REQUIRED WORK
1/ Copy the article on the EXCEPT and INTERSECT operators word for word, from "The UNION,  EXCEPT" up to and including "plenty of examples.".
2/ Answer these from the article on the EXCEPT and INTERSECT operators:
(a) Beginning with which version of SQL Server can these operators be used?
(b) Which clause must be combined with UNION ALL to return only common or only differing data?
(c) Which expression returns the data in Set B that doesn't overlap with A?

-- START OF PASSAGE PROVIDED --

7/22/2011

The EXCEPT and INTERSECT Operators in SQL Server

Ref:

The UNION,  EXCEPT and INTERSECT operators of SQL enable you to combine more than one SELECT statement  to form a single result set. The UNION operator returns all rows. The INTERSECT operator returns all rows that are in both result sets. The EXCEPT operator returns the rows that are only in the first result set but not in the second. Simple? Rob Sheldon explains all, with plenty of examples.
Quite often, you’re faced with the task of comparing two or more tables, or query results, to determine which information is the same and which isn't. One of the most common approaches to doing such a comparison is to use the UNION or UNION ALL operator to combine the relevant columns of the results that you want to compare. As long as you adhere to the restrictions placed on either of those operators, you can combine data sets whether they come from different databases or even different servers. With the UNION operator, you end up with a result containing every distinct row from the two results combined. However, it becomes more difficult to use UNION to return only the common data that is held in both results, or the different data that exists in one table but not the other(s). To get the results you need, you must use UNION ALL with a GROUP BY clause, though the logic isn’t always obvious on how to do this. And it isn’t any easier to use a JOIN operator to get the result you want. .
Enter the INTERSECT and EXCEPT operators. Beginning with SQL Server 2005, you can use these operators to combine queries and get the results you need. For instance, you can use the INTERSECT operator to return only values that match within both data sets, as shown in the following illustration .
The illustration shows how the INTERSECT operator returns data that is common to both results set; the common data is represented by the area where the two circles intersect. The illustration also shows how the EXCEPT operator works; only data that exists in one of the data sets outside the intersecting area is returned. For instance, if Set A is specified to the left of the EXCEPT operator, only values that are not in Set B are returned. In the illustration above, that would be the data in the left circle, outside the section where the two data sets intersect. The following bullets sum up which operator to use to return different combinations of data:
  • To return the data in Set A that doesn’t overlap with B, use A EXCEPT B.
  • To return only the data that overlaps in the two sets, use A INTERSECT B.
  • To return the data in Set B that doesn’t overlap with A, use B EXCEPT A.
  • To return the data in all three areas without duplicates, use A UNION B.
  • To return the data in all three areas, including duplicates, use A UNION ALL B.
  • To return the data in the non-overlapping areas of both sets, use (A UNION B) except (A INTERSECT B), or perhaps (A EXCEPT B) UNION (B EXCEPT A)

-- END OF PASSAGE PROVIDED --
-- START OF DATA SHOWN --

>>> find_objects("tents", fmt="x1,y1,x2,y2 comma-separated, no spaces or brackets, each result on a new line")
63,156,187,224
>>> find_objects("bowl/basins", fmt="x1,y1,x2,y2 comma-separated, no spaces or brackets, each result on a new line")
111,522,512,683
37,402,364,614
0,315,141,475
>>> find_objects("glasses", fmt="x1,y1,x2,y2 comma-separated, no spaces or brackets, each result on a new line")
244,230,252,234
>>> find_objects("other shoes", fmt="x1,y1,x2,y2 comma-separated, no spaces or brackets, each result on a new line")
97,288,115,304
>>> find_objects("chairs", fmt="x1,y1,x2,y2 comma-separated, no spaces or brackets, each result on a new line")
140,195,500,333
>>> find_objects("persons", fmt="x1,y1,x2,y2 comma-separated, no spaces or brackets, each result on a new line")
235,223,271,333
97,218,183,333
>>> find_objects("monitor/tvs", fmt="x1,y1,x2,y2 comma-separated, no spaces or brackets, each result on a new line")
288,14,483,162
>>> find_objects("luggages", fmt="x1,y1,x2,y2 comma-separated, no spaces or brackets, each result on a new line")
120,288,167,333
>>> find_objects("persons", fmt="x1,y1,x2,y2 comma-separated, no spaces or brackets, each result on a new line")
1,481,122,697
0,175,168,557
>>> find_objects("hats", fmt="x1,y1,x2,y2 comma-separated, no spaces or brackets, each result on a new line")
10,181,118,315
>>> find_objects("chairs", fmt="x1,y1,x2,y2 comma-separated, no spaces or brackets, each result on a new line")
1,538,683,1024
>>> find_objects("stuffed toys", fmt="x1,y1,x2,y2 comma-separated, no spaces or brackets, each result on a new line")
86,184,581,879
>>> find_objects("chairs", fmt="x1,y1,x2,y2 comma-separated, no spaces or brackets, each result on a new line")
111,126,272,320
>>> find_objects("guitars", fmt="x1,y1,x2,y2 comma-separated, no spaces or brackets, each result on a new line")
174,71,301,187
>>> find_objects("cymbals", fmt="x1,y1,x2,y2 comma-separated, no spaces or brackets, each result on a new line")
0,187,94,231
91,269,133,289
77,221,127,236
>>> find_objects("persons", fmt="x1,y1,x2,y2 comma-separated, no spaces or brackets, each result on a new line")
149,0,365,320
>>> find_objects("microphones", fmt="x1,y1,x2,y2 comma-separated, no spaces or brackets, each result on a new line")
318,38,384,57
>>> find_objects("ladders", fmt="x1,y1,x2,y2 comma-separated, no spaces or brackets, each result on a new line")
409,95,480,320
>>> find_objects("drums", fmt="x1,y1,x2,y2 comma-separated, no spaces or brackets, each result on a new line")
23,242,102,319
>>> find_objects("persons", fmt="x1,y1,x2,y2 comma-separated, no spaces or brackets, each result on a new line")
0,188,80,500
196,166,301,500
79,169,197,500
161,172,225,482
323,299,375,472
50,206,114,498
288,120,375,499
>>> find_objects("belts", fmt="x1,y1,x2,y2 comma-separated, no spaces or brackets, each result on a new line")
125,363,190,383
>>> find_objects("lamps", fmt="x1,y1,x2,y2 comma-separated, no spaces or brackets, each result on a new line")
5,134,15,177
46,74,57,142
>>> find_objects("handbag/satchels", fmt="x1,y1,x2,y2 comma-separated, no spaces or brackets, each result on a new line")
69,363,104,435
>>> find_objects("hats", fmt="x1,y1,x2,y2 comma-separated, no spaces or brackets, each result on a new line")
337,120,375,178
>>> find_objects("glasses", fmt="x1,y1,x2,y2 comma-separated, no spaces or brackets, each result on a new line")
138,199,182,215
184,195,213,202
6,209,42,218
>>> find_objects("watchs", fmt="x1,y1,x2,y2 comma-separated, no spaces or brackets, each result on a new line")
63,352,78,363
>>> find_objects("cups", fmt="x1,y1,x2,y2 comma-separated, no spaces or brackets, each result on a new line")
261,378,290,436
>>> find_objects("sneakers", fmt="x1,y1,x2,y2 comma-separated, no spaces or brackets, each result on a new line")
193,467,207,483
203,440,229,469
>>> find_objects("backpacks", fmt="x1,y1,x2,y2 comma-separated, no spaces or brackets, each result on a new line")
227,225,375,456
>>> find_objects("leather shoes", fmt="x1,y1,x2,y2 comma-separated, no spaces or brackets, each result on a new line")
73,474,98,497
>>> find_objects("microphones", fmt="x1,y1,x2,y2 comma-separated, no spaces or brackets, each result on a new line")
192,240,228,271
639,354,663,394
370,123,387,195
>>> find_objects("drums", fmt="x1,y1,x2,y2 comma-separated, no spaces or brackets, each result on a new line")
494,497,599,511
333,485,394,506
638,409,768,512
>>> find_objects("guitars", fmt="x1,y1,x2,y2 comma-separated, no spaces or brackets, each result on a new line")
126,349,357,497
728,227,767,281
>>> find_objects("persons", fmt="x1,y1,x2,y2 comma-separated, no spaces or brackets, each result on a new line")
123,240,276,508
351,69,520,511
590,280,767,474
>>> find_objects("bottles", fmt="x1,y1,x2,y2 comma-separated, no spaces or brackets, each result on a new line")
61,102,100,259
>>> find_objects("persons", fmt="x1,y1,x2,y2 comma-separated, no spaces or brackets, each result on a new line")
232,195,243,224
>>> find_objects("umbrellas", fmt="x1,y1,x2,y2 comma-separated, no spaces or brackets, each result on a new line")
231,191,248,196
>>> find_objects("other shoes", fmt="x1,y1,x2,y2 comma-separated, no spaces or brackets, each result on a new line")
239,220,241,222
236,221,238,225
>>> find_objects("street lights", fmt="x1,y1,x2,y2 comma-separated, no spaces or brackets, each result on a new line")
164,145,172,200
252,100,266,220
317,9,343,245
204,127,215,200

-- END OF DATA SHOWN --

ANSWERS PROVIDED
1/
The UNION,  EXCEPT and INTERSECT operators of SQL enable you to combine more than one SELECT statement  to form a single result set. The UNION operator returns all rows. The INTERSECT operator returns all rows that are in both result sets. The EXCEPT operator returns the rows that are only in the first result set but not in the second. Simple? Rob Sheldon explains all, with plenty of examples.

2/
(a) SQL Server 2005
(b) A GROUP BY clause
(c) B EXCEPT A